**Reading passage**
****************

WASHINGTON (Nov. 3)
Middle East military analysts and pro-Israel activists are welcoming China’s pledge to forgo new nuclear dealings with Iran, but remain skeptical about whether Beijing will honor its commitment.
President Clinton last week concluded an agreement clearing the way for U.S. firms to sell nuclear reactors to China, provided that Beijing live up to its commitment to stop selling technology to Iran and other nations that could be used to build nuclear weapons.
Halting Beijing’s technology transfers to Iran is viewed as a crucial part of efforts to contain Iran, which has been attempting to develop biological, chemical and nuclear capabilities.
Iran’s acquisition of such weapons of mass destruction could threaten Israel, the Middle East and world security.
Indeed, the U.S.-Chinese agreement came as Congress launched a new legislative initiative aimed at preventing Iran from developing such weapons.
Although China’s assistance to Iran’s nuclear aspirations has focused on the development of a civilian nuclear power program, Washington believes that such transfers would help provide know-how that could eventually be used to make bombs.

****************

**About this exercise**
In the news report on China's nuclear pledge to Iran:
(a) Under the agreement President Clinton concluded, what commitment must Beijing live up to so that U.S. firms can sell nuclear reactors to China?
(b) What did Congress launch at the time of the U.S.-Chinese agreement?
(c) What has China's assistance to Iran's nuclear aspirations focused on?

****************

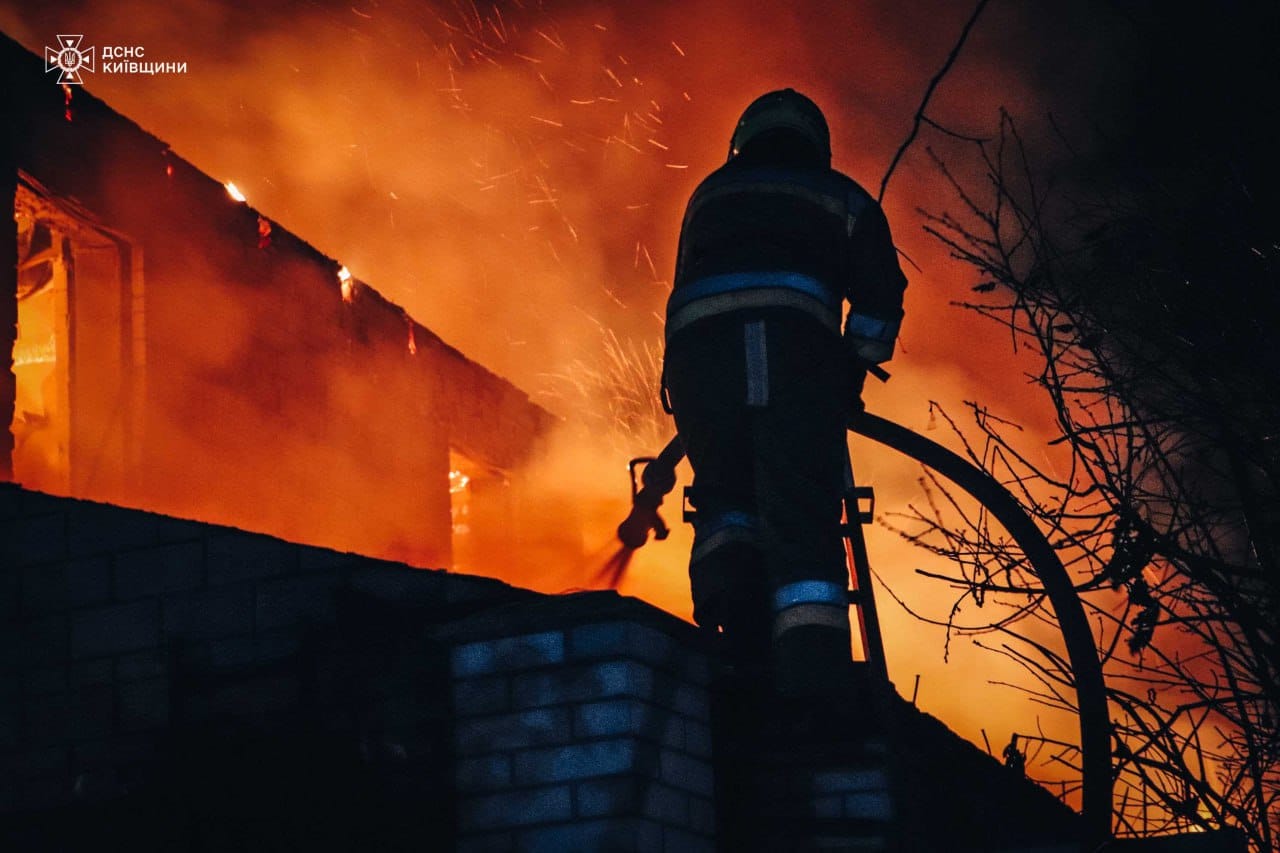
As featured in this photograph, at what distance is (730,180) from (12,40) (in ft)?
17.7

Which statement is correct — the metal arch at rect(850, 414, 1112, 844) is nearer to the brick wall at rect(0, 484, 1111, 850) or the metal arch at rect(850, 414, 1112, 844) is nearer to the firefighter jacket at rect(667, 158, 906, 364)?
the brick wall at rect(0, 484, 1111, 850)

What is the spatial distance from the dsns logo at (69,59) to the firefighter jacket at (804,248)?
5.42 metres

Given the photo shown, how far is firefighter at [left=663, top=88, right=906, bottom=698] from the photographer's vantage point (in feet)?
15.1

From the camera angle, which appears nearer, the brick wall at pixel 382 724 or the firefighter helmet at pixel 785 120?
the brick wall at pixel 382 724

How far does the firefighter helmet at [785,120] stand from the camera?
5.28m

****************

**Result of the exercise**
(a) Beijing must stop selling technology to Iran and other nations that could be used to build nuclear weapons.
(b) Congress launched a new legislative initiative aimed at preventing Iran from developing weapons of mass destruction.
(c) It has focused on the development of a civilian nuclear power program.